I want each jail or “virtual machine” to be able to communicate with
one another and the wider internet. When a jail does a DNS query for
another App jail, it may get a public IP on its own Host (or it may
get another host) and it has no issues being able to communicate
with another jail on the same host.
At the moment all of the above is working perfectly except for jail
to jail communication on the same host (when the communication is
not directly between 10.0.0.0/16 IP addresses).
Regards,
Nathan
On 21 Nov 2015, at 9:12 am, Nathan Aherne <nat...@reddog.com.au
<mailto:nat...@reddog.com.au>> wrote:
I am not exactly sure how to draw the setup so it doesn’t confuse
the situation. The setup is extremely simple (I am not running
vimage), jails running on the 10.0.0.0/16 (cloned lo1 interface)
network or with public IPs. The jails with private IPs are the HTTP
app jails. The Host runs a HTTP Proxy (nginx) and forwards traffic
to each HTTP App jail based on the URL it receives. The jails with
public IPs are things like database jails which cannot be proxied
by the Host.
I can happily communicate with any jail from my laptop (externally)

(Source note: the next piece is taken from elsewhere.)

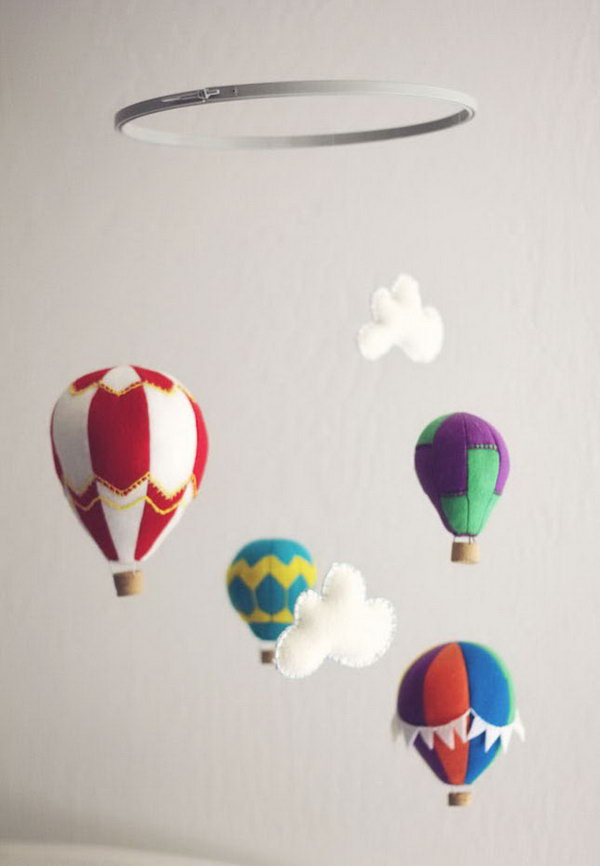 Felt Hot Air Balloon Mobile. Check out the tutorial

but when I want one jail to communicate with another jail (for
example an App Jail communicating with the database jail) the
traffic shows as backwards (destination:port -> source:port) in the
IPFW logs (tshark shows the traffic correctly source:port ->
destination:port). The jail to jail traffic tries to go over the
lo1 interface (backwards) and is blocked. Below is some IPFW logs
of an App jail (10.0.0.25) communicating with the database jail
(aaa.bbb.ccc.ddd)
IPFW logs. The lines labelled UNKNOWN is the check-state rule
(everything is labelled UNKNOWN even if it is KNOWN traffic)

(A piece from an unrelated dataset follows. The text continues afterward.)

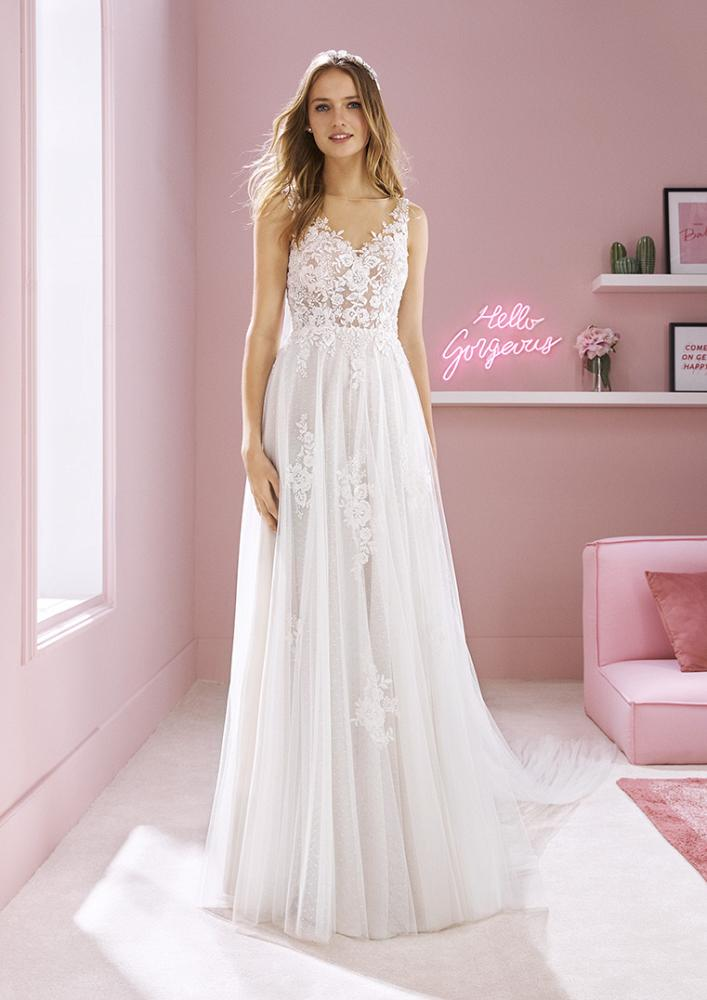 celli-spose-2020-white-one-pronovias-MEGAN-B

Nov 21 08:49:07 host5 kernel: ipfw: 101 UNKNOWN TCP
eee.fff.gg.hhh:5432 10.0.0.25:42957 out via lo1
Nov 21 08:49:07 host5 kernel: ipfw: 65501 Deny TCP
eee.fff.gg.hhh:5432 10.0.0.25:42957 out via lo1
Nov 21 08:49:10 host5 kernel: ipfw: 101 UNKNOWN TCP
eee.fff.gg.hhh:5432 10.0.0.25:42957 out via lo1
Nov 21 08:49:10 host5 kernel: ipfw: 65501 Deny TCP
eee.fff.gg.hhh:5432 10.0.0.25:42957 out via lo1
Nov 21 08:49:13 host5 kernel: ipfw: 101 UNKNOWN TCP
eee.fff.gg.hhh:5432 10.0.0.25:42957 out via lo1
Nov 21 08:49:13 host5 kernel: ipfw: 65501 Deny TCP
eee.fff.gg.hhh:5432 10.0.0.25:42957 out via lo1
Nov 21 08:49:16 host5 kernel: ipfw: 101 UNKNOWN TCP
eee.fff.gg.hhh:5432 10.0.0.25:42957 out via lo1
Nov 21 08:49:16 host5 kernel: ipfw: 65501 Deny TCP
eee.fff.gg.hhh:5432 10.0.0.25:42957 out via lo1
tshark output (loopback and wan interface capture for port 5432)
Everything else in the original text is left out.